TASK REQUIREMENTS:
Skip the pictures and return every entry exactly as written.

Records drawn from a dataset:
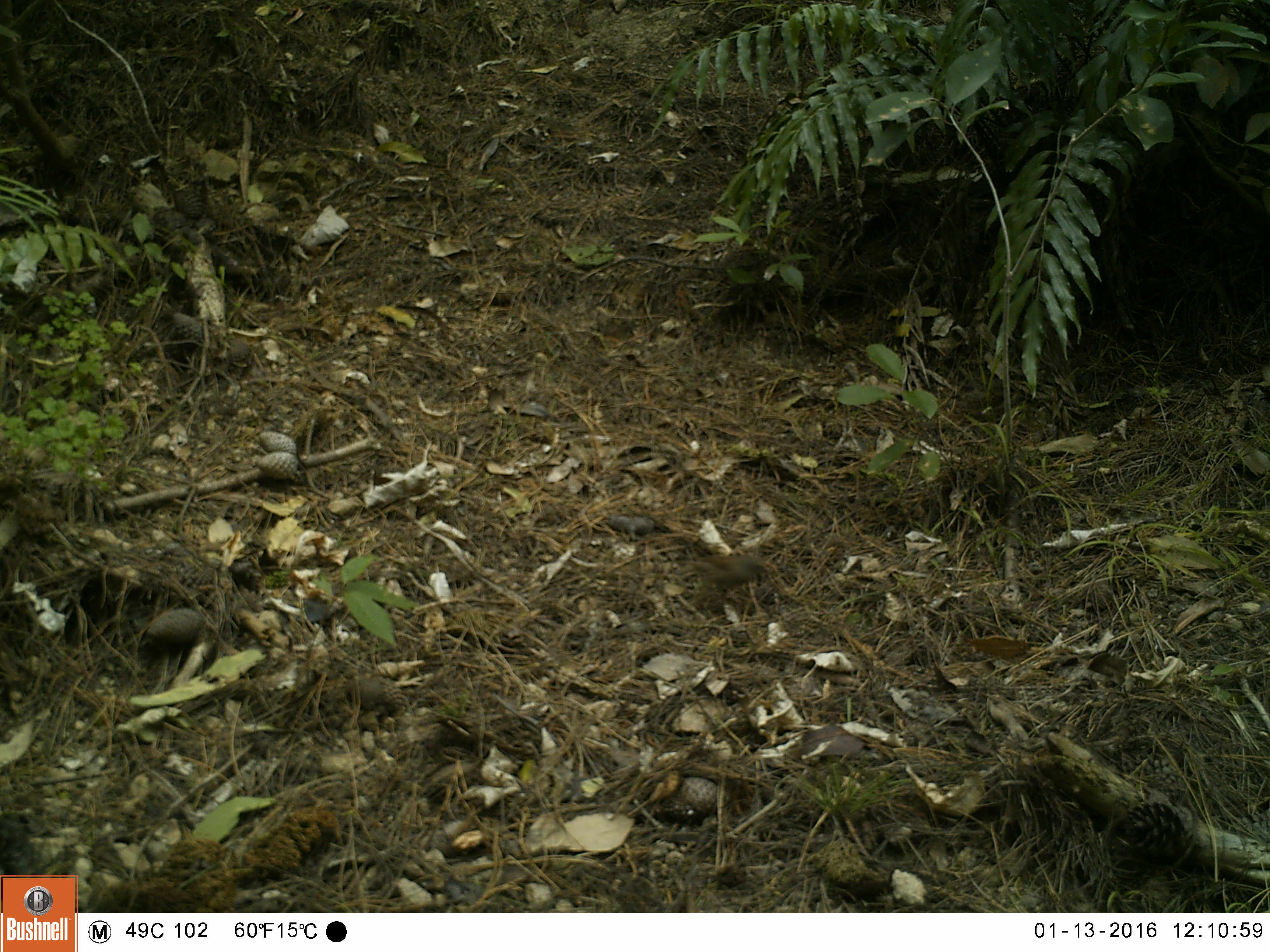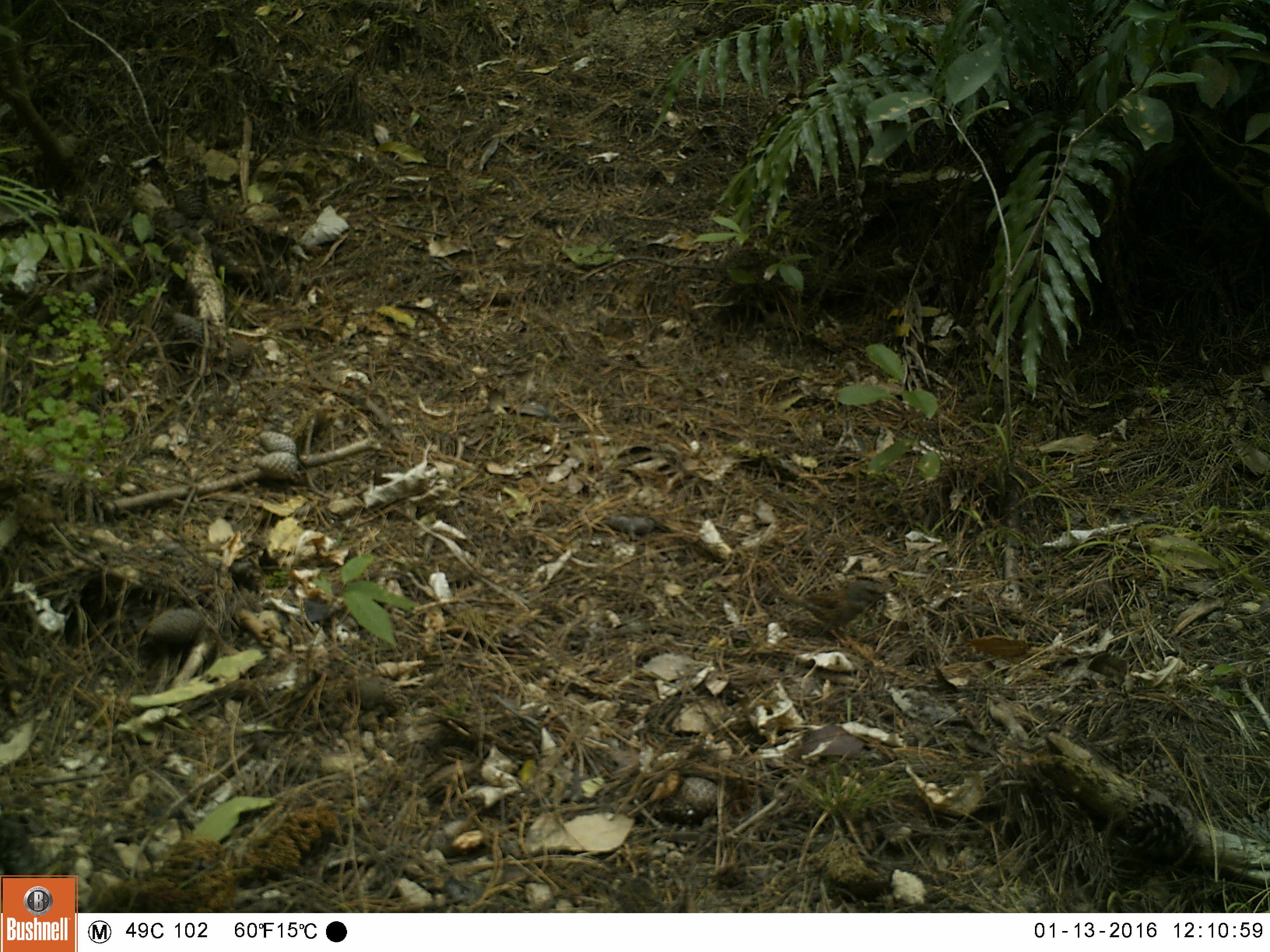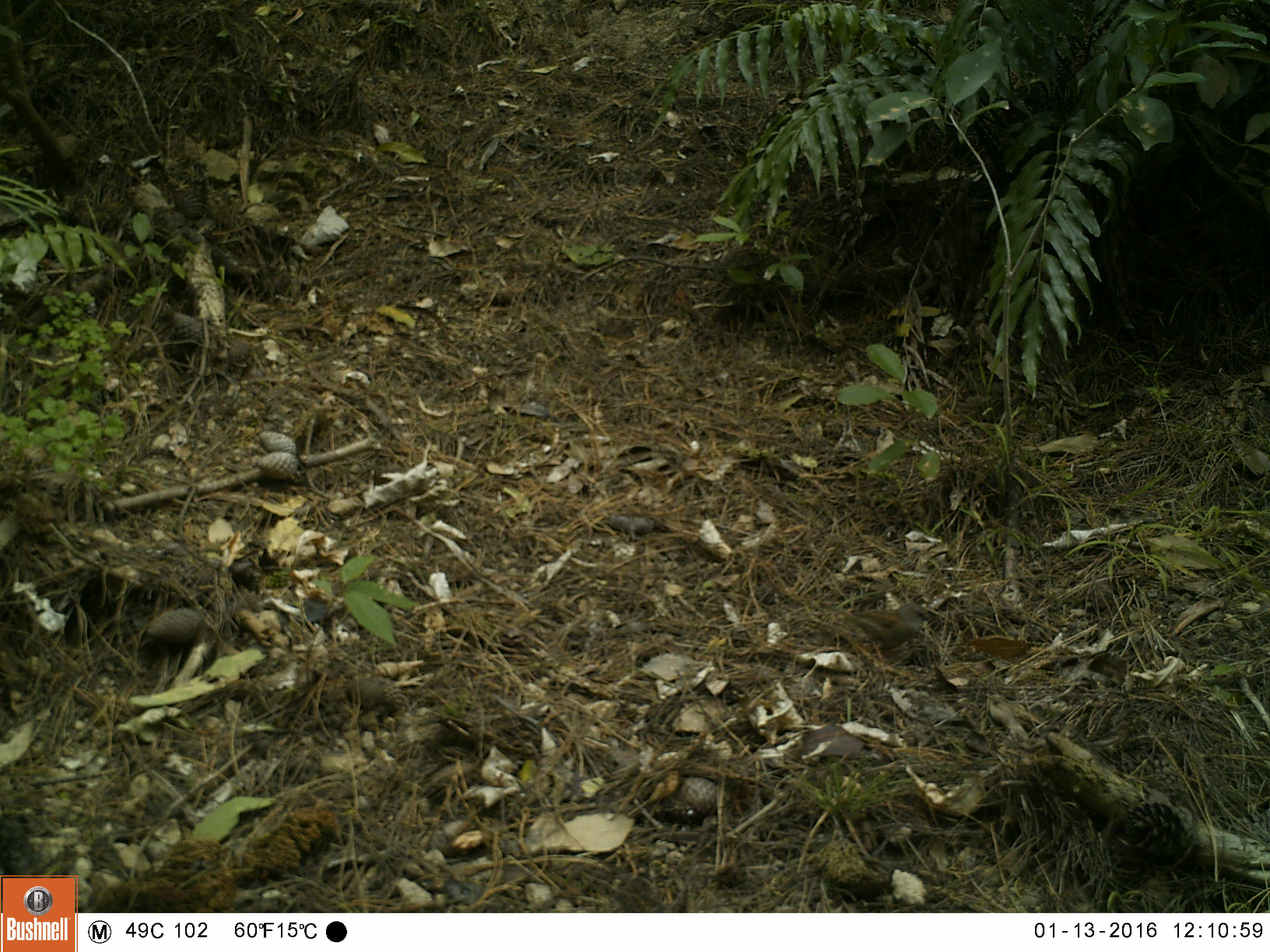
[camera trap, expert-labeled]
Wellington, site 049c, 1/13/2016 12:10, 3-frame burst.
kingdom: Animalia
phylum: Chordata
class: Aves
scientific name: Aves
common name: bird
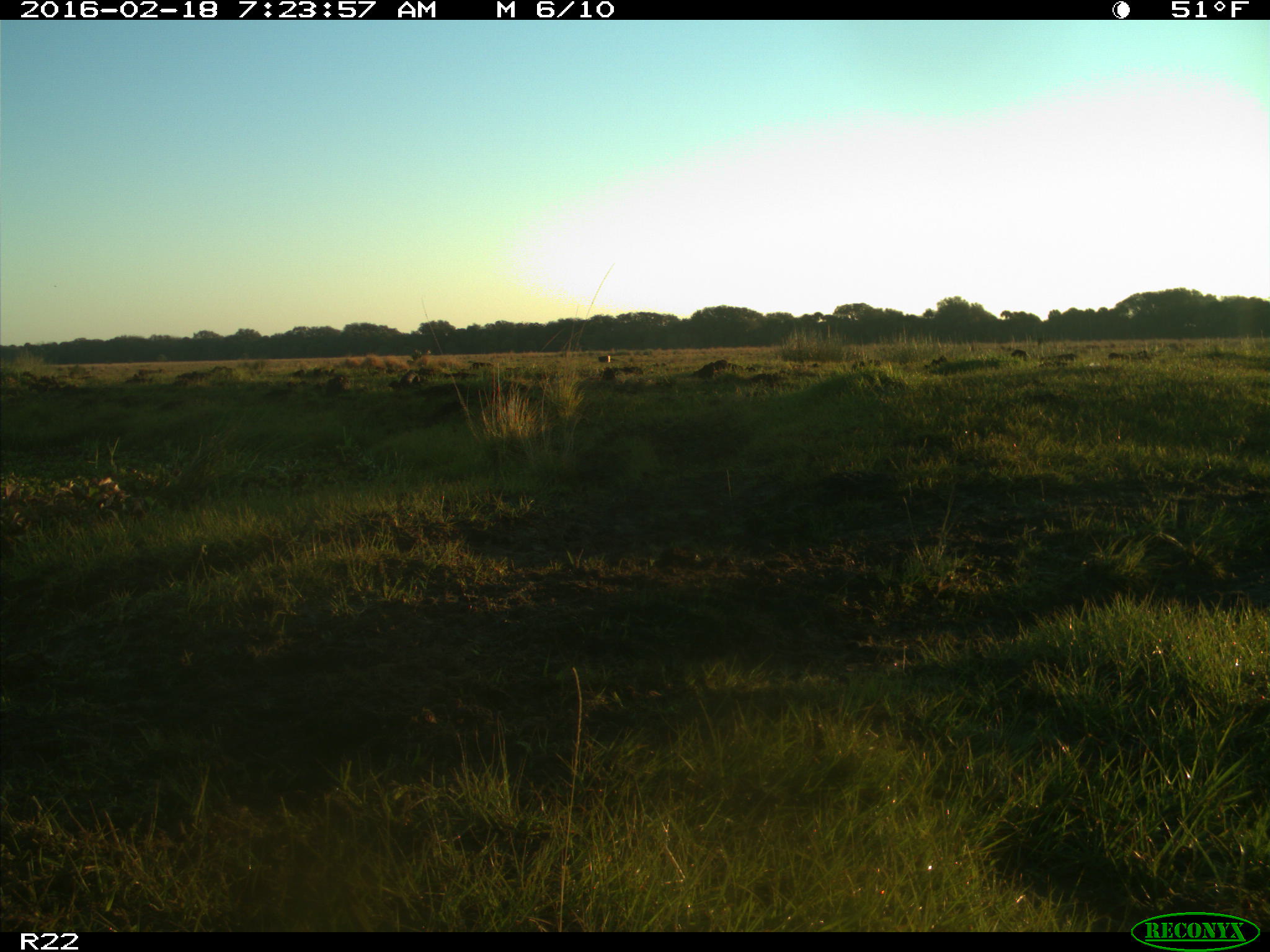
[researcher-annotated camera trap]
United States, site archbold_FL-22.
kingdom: Animalia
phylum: Chordata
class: Mammalia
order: Artiodactyla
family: Bovidae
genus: Bos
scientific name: Bos taurus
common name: domestic cow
Bos taurus (domestic cow).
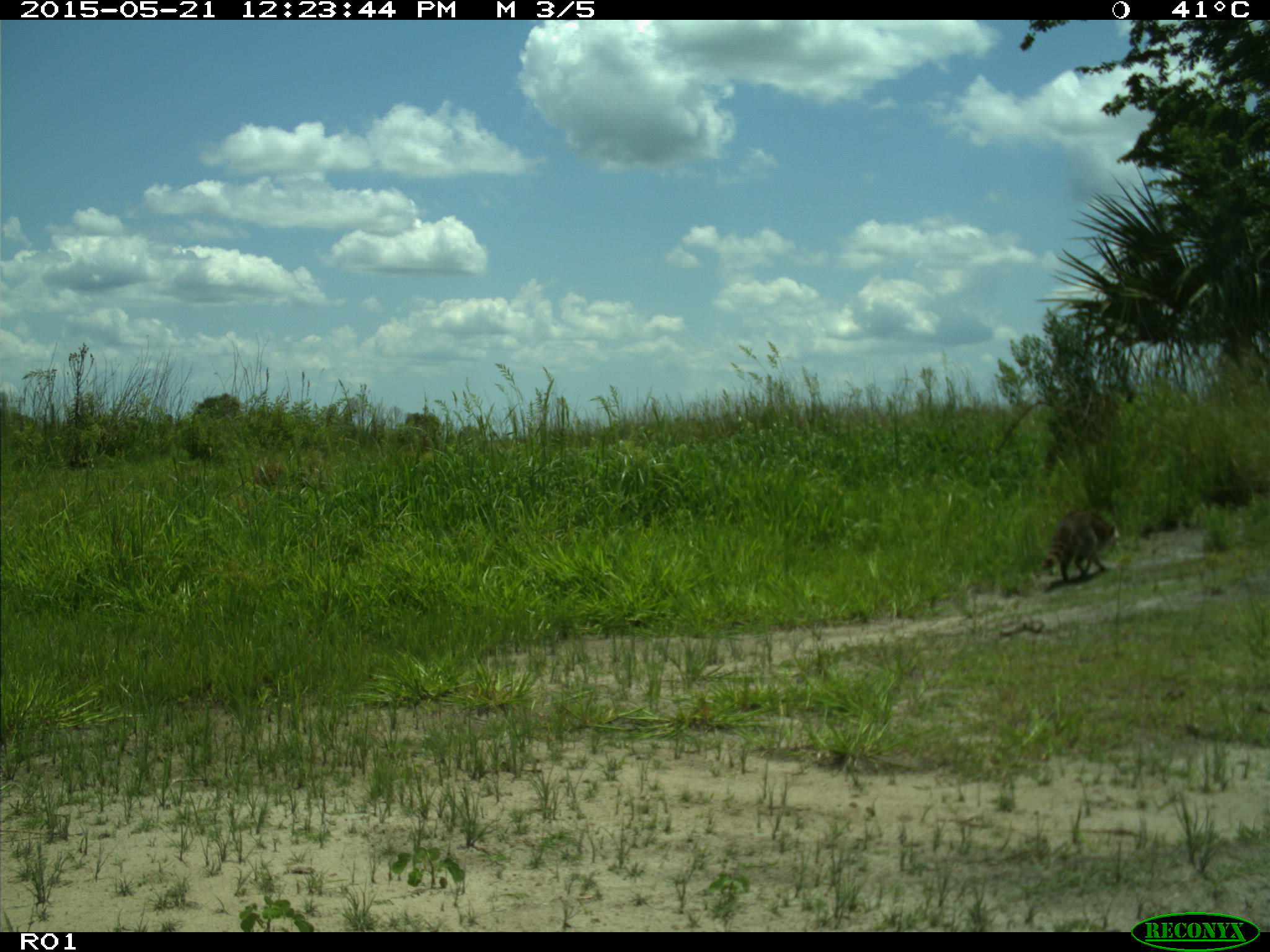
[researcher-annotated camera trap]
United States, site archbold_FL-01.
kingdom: Animalia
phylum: Chordata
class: Mammalia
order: Carnivora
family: Procyonidae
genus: Procyon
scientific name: Procyon lotor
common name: common raccoon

RESPONSE:
[camera trap, expert-labeled]
Wellington, site 049c, 1/13/2016 12:10, 3-frame burst.
kingdom: Animalia
phylum: Chordata
class: Aves
scientific name: Aves
common name: bird
[researcher-annotated camera trap]
United States, site archbold_FL-22.
kingdom: Animalia
phylum: Chordata
class: Mammalia
order: Artiodactyla
family: Bovidae
genus: Bos
scientific name: Bos taurus
common name: domestic cow
Bos taurus (domestic cow).
[researcher-annotated camera trap]
United States, site archbold_FL-01.
kingdom: Animalia
phylum: Chordata
class: Mammalia
order: Carnivora
family: Procyonidae
genus: Procyon
scientific name: Procyon lotor
common name: common raccoon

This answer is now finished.